STORED ROWS ▸

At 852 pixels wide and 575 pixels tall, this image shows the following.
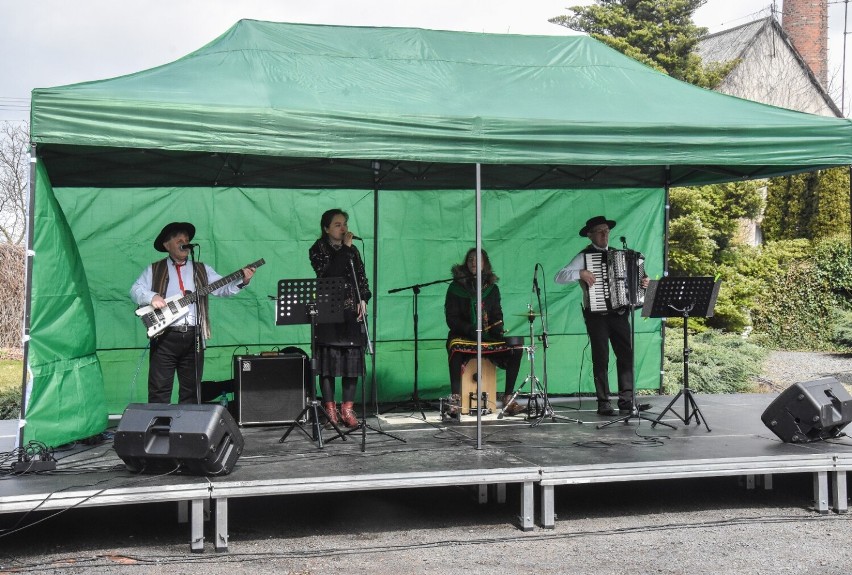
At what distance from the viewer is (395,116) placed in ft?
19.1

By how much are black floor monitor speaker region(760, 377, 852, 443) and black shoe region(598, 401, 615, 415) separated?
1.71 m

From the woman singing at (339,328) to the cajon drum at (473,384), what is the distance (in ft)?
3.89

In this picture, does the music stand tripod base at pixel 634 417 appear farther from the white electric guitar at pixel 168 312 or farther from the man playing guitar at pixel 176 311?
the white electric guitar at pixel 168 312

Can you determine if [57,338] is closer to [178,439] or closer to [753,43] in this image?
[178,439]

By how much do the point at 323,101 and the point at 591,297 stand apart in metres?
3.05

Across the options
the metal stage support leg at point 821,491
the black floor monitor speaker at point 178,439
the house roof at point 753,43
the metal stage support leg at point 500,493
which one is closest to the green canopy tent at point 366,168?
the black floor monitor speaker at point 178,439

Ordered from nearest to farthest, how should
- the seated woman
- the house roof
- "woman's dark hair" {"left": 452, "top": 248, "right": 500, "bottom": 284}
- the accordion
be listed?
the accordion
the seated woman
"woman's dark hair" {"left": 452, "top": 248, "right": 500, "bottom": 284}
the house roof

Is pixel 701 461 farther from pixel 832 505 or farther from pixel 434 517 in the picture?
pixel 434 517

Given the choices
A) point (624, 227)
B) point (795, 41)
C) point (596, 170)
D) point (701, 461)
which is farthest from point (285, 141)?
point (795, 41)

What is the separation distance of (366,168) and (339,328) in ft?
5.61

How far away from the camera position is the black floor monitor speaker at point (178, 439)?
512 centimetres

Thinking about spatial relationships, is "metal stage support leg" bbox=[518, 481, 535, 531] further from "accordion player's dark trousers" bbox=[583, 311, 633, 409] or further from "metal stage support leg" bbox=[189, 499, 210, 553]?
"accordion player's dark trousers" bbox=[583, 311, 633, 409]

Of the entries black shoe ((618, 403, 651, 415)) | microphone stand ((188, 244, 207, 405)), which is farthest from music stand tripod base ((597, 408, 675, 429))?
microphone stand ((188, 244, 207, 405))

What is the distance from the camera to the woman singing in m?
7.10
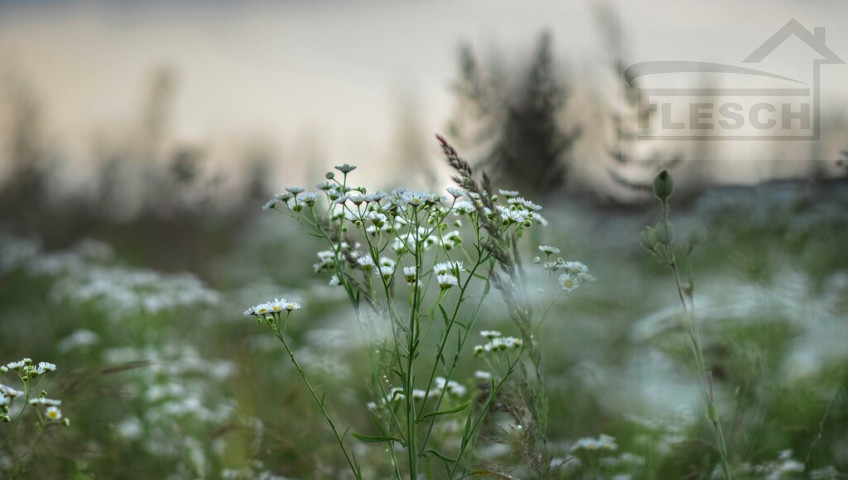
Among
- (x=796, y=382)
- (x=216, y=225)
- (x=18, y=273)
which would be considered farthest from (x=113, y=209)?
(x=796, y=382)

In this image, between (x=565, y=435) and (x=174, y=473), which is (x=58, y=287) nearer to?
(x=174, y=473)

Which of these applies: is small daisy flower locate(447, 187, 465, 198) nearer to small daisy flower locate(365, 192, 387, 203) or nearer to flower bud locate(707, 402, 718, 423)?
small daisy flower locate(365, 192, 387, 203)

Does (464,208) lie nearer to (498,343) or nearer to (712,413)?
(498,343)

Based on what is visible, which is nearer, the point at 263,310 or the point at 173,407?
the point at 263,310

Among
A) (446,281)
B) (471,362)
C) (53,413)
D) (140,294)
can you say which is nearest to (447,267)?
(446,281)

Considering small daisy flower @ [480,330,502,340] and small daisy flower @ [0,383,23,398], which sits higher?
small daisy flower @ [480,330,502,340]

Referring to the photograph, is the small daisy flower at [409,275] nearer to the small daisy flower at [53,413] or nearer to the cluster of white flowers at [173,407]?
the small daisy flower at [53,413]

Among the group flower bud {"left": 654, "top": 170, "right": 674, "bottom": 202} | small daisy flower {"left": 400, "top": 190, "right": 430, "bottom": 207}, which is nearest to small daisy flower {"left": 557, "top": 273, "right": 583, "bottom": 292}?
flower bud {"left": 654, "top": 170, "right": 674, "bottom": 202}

YOUR OBJECTIVE ▸ Reproduce the records verbatim, omitting all images they contain.

ANSWER BELOW ▸
At 852 pixels wide and 575 pixels tall, this image shows the following.
At what distance from the viewer is (395,116) placed in ft?
19.1

By how much are black floor monitor speaker region(760, 377, 852, 443) and black shoe region(598, 401, 615, 415) separated?
1.71 m

From the woman singing at (339,328) to the cajon drum at (473,384), what is the distance (in ft)?
3.89

In this picture, does the music stand tripod base at pixel 634 417 appear farther from the white electric guitar at pixel 168 312 or farther from the man playing guitar at pixel 176 311?
the white electric guitar at pixel 168 312

Can you determine if [57,338] is closer to [178,439] or closer to [753,43] in this image?
[178,439]

By how much do the point at 323,101 and the point at 591,297 stand apart in metres?
3.05

Across the options
the metal stage support leg at point 821,491
the black floor monitor speaker at point 178,439
the house roof at point 753,43
the metal stage support leg at point 500,493
which one is closest to the green canopy tent at point 366,168?
the black floor monitor speaker at point 178,439

Ordered from nearest to farthest, how should
- the seated woman
- the house roof
- "woman's dark hair" {"left": 452, "top": 248, "right": 500, "bottom": 284}
- the accordion
be listed?
the accordion
the seated woman
"woman's dark hair" {"left": 452, "top": 248, "right": 500, "bottom": 284}
the house roof

Is pixel 701 461 farther from pixel 832 505 or farther from pixel 434 517 in the picture?
pixel 434 517

Given the choices
A) point (624, 227)
B) point (795, 41)
C) point (596, 170)
D) point (701, 461)
which is farthest from point (285, 141)?
point (795, 41)

What is the separation distance of (366,168) and (339,328) in ft?
5.61

How far away from the camera position is the black floor monitor speaker at point (178, 439)?
512 centimetres

Thinking about spatial relationships, is "metal stage support leg" bbox=[518, 481, 535, 531] further from "accordion player's dark trousers" bbox=[583, 311, 633, 409] or further from "metal stage support leg" bbox=[189, 499, 210, 553]?
"accordion player's dark trousers" bbox=[583, 311, 633, 409]

Of the entries black shoe ((618, 403, 651, 415)) | microphone stand ((188, 244, 207, 405)), which is farthest from music stand tripod base ((597, 408, 675, 429))?
microphone stand ((188, 244, 207, 405))

What is the distance from the camera to the woman singing in m?
7.10
Among
- (x=796, y=382)
- (x=216, y=225)
- (x=18, y=273)
which would be considered farthest from (x=113, y=209)?
(x=796, y=382)

In this image, between (x=565, y=435) and (x=174, y=473), which is (x=58, y=287) nearer to?
(x=174, y=473)

Which of these applies: is small daisy flower locate(447, 187, 465, 198) nearer to small daisy flower locate(365, 192, 387, 203) or nearer to flower bud locate(707, 402, 718, 423)?
small daisy flower locate(365, 192, 387, 203)

Does (464,208) lie nearer to (498,343) or nearer to (712,413)?
(498,343)

Based on what is visible, which is nearer, the point at 263,310 or the point at 173,407?
the point at 263,310

Among
A) (446,281)
B) (471,362)
C) (53,413)
D) (140,294)
can you say which is nearest to (447,267)?
(446,281)

Considering small daisy flower @ [480,330,502,340] and small daisy flower @ [0,383,23,398], which sits higher?
small daisy flower @ [480,330,502,340]

Referring to the photograph, is the small daisy flower at [409,275] nearer to the small daisy flower at [53,413] or nearer to the cluster of white flowers at [173,407]?
the small daisy flower at [53,413]

Among the group flower bud {"left": 654, "top": 170, "right": 674, "bottom": 202} | small daisy flower {"left": 400, "top": 190, "right": 430, "bottom": 207}, which is nearest to small daisy flower {"left": 557, "top": 273, "right": 583, "bottom": 292}?
flower bud {"left": 654, "top": 170, "right": 674, "bottom": 202}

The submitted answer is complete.